14/09/12

Ainda ontem


Já não me lembrava como era. Como as vestes enganavam o vento e assentavam nos olhos dos pobres coitados. Ainda ontem era eu. Que me enclausurava em camisas velhas do meu pai só para não mostrar quem sou, como se isso fosse possível. De patilhas atrevidas, bigode mal formado, sempre a recolher restos de cerveja, invejoso. O olhar era curto, fugaz, preso ao solo, arrastado em respeito. Nunca outrora o levantar-cedo-e-cego-erguer tinha tido tanto nexo, tanta lógica invertida tropeçando o grito que jamais esqueci. Sim, porque isso de complicar contas e inventar tabuadas com letras romanas como se fosse o bê-á-bá da bicharada não está ao alcance de um engravatado no metro. Antes pelo contrário, mais se aplica a um selvagem com um remendo do Rik & Rok a cobrir o joelho, sem emprego e com o futuro por um canudo. Ainda ontem éramos nós.
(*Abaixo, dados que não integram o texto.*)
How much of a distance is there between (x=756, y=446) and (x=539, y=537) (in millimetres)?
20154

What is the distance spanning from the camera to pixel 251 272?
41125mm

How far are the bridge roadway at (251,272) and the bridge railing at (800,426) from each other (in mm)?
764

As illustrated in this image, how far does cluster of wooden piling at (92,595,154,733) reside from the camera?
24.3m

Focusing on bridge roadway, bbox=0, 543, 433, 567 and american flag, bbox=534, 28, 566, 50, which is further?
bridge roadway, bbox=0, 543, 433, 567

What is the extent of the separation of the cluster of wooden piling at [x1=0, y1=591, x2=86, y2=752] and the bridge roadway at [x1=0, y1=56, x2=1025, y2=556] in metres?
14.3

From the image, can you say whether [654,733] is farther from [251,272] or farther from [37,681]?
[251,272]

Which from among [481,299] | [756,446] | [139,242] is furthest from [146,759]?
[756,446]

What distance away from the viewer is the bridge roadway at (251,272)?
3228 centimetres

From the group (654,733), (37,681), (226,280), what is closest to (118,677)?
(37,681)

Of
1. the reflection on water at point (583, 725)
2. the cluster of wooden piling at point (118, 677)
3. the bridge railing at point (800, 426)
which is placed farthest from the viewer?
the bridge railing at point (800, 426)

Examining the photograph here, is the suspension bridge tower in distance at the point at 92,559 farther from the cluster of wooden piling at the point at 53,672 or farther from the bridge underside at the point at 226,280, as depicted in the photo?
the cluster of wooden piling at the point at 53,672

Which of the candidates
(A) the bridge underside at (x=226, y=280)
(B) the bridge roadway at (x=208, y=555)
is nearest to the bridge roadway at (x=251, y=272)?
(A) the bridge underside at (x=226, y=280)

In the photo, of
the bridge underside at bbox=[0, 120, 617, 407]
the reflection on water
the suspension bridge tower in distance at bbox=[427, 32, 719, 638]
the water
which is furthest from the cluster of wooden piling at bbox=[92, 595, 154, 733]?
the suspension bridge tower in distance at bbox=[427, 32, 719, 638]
A proferir palavras de complexa pronúncia, sem saber bem o seu significado, um latim que se amarrou ao coração, sem aviso prévio, com as unhas espetadas a um f tremendo. Ainda ontem deixei de ser. Ainda ontem me quis enganar e pensar que me ia sentar a fumar enquanto vos via crescer. Ainda ontem desci as mesmas escadas de sempre com os olhos húmidos e um sorriso de orgulho. Ainda ontem disse que não ia. Ainda hoje voltei e quem pagou foram vocês, aqueles que um dia ousei indicar um caminho duro, mas intenso. Ainda hoje me lembrei como era. Devo-vos tanto como vocês a mim. Somos assim.

Miguel Branco

02/09/12

Dia sozinho


Comecei pelo fim e adormeci. Deitei-me, mandei a mensagem e fui tomar banho sem ouvir a porta do quintal mais o vento. Saí de casa e acordei, os lençois estavam frios e o despertador já me irrita. Fiz tudo ao contrário. Estive no início do século XX e ninguém acredita...como é só meu. Fui trabalhar sem que nenhuma sombra sentisse o aroma da minha ausência, reparaste? Tudo a achar que me sentei e falei, se alguma vez soubessem de que madeira sou feito. Estive sozinho o dia inteiro, cheio de ninguém, farto de mim e vazio de vocês. Viro a cara à luta e continuo normal. Lunático que sou, longe de mim. E acabo aqui, de volta ao que fui, que há meses larguei. Ostracizo-me diante de ti, vizinha e casa em tempos de outrém. Um dia sozinho, como me soube tão bem.